I have already covered personal name search in an earlier post, but it deserves to be included in this post as well. It is however fairly easy to specify and test as you can just as HR for an employee list and highlight a selection that you can check with the vendor can be managed with their software. My favourite test is to see how they cope with the differences between Spanish and Portuguese name formats. As with all entity extraction tasks you need to understand how the index manages entities and how you can add in any special cases you have, ideally as a bulk upload from another application and not on a one-by-one basis.

Another entity class is date format. Finding content within a date range requires the date to be indexed to a normalized format that can recognize that 4/3/2023, 3/4/2023 and 2023/4/3 are the same date in different regions. Ask the vendor if its software can support ISO8601 and if they hesitate for even a moment you may want to dig deeper.

Then we come to product and service descriptions. There will almost certainly be a list of these in your ERP application that can be used as a test set. As with ER-OS-36X (or is it ER/OS/36-X?) the index software needs to be able to tokenise the string in a way that which ever variant is used in a query the same results are presented. That is much more difficult than it may seem. In the process of indexing you should also be presented with a list of entities that the software has not been able to cope with so that you can come up with some workarounds. The interface to manage these additions and corrections should be a graphical UI – you do not want to be working at code-level!

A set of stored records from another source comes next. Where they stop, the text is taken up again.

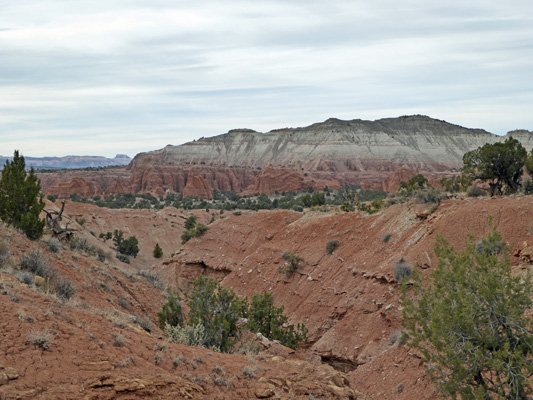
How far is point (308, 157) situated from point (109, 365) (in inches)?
5137

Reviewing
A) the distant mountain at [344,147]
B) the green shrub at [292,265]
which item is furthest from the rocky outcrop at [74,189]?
the green shrub at [292,265]

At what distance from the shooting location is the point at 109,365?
7.43 metres

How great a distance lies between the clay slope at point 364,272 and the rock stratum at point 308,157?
6519cm

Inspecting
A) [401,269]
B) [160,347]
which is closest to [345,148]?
[401,269]

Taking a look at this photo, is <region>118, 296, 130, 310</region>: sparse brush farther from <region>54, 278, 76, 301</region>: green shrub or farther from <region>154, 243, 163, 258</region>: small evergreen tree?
<region>154, 243, 163, 258</region>: small evergreen tree

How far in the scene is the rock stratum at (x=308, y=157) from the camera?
106 m

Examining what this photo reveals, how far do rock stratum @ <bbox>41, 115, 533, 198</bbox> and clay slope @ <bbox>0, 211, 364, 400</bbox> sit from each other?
8560 cm

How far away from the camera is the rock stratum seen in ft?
349

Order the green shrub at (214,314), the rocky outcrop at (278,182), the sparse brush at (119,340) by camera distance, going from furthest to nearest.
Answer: the rocky outcrop at (278,182)
the green shrub at (214,314)
the sparse brush at (119,340)

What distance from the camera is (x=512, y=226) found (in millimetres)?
17781

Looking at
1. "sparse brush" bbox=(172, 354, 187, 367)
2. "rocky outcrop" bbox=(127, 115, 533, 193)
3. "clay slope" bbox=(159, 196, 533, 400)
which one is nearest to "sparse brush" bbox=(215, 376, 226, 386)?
"sparse brush" bbox=(172, 354, 187, 367)

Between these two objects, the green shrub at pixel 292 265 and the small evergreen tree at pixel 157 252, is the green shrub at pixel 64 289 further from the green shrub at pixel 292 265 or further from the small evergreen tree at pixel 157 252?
the small evergreen tree at pixel 157 252

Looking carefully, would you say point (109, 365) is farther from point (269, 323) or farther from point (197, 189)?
point (197, 189)

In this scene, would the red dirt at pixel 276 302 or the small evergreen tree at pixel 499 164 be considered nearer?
the red dirt at pixel 276 302
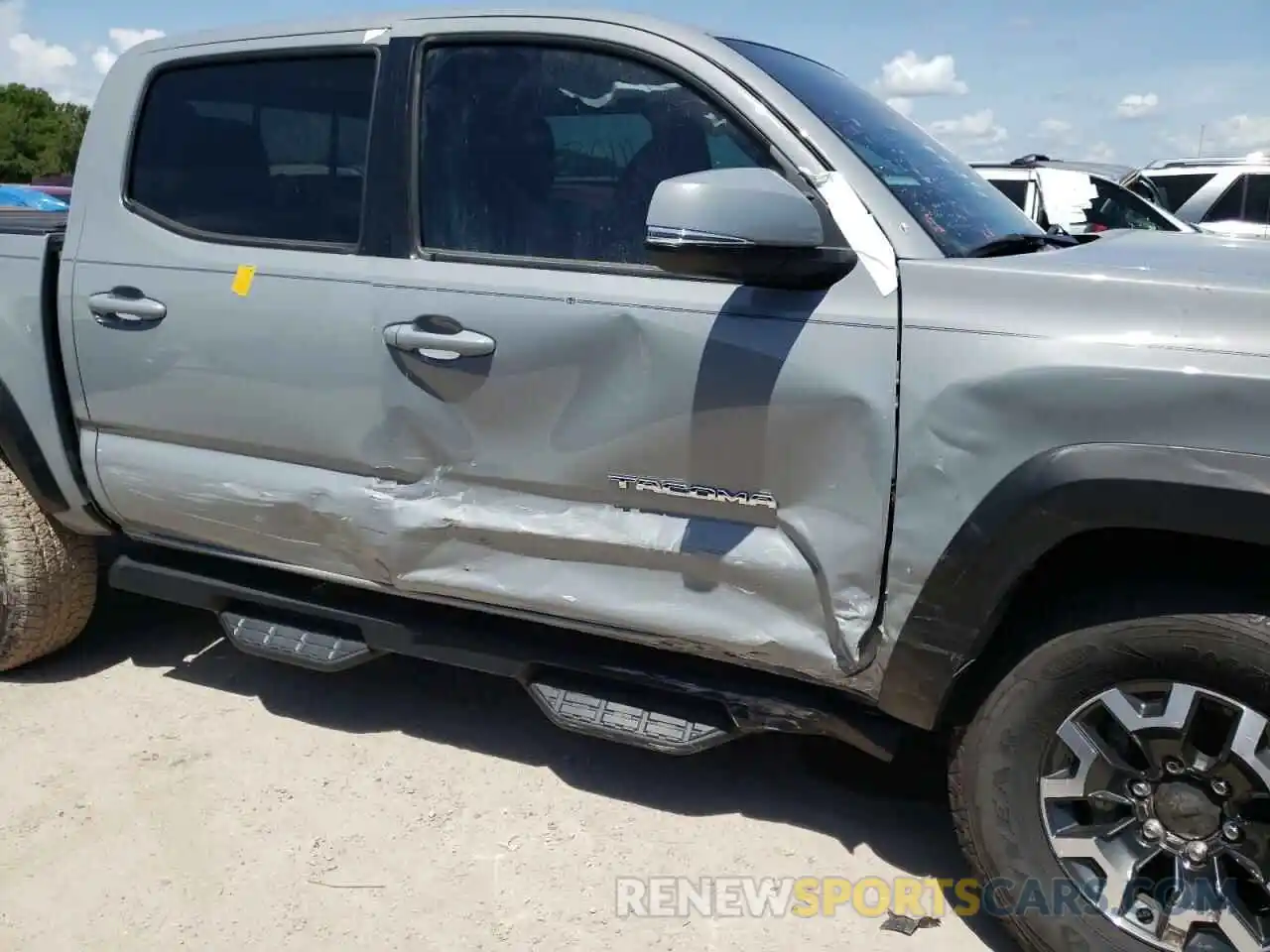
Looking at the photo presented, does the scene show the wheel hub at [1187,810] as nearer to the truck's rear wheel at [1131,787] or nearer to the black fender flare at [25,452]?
the truck's rear wheel at [1131,787]

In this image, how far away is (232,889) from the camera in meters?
2.63

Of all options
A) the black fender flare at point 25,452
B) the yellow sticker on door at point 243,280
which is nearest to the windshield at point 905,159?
the yellow sticker on door at point 243,280

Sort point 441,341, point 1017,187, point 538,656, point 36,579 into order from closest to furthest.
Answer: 1. point 441,341
2. point 538,656
3. point 36,579
4. point 1017,187

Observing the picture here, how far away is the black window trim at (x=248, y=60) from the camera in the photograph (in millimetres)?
2787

Some other issues I have come across are project names (especially if they are common English words) and the names of countries and cities in different languages. Cologne vs Köln for example. Chemical names are also a challenge, especially when your company uses a particular product which has a manufacturers’ product name and not the chemical name.  An employee may want to find the Safety Data Sheet very quickly indeed.

And so the list goes on!

You can never be sure that you have covered off all the instances, so the issue on the table with the vendor is how exceptions to their index process can be identified and addressed. In an ideal world you’d like to talk to one or two of their customers to get their opinion on entity extraction management.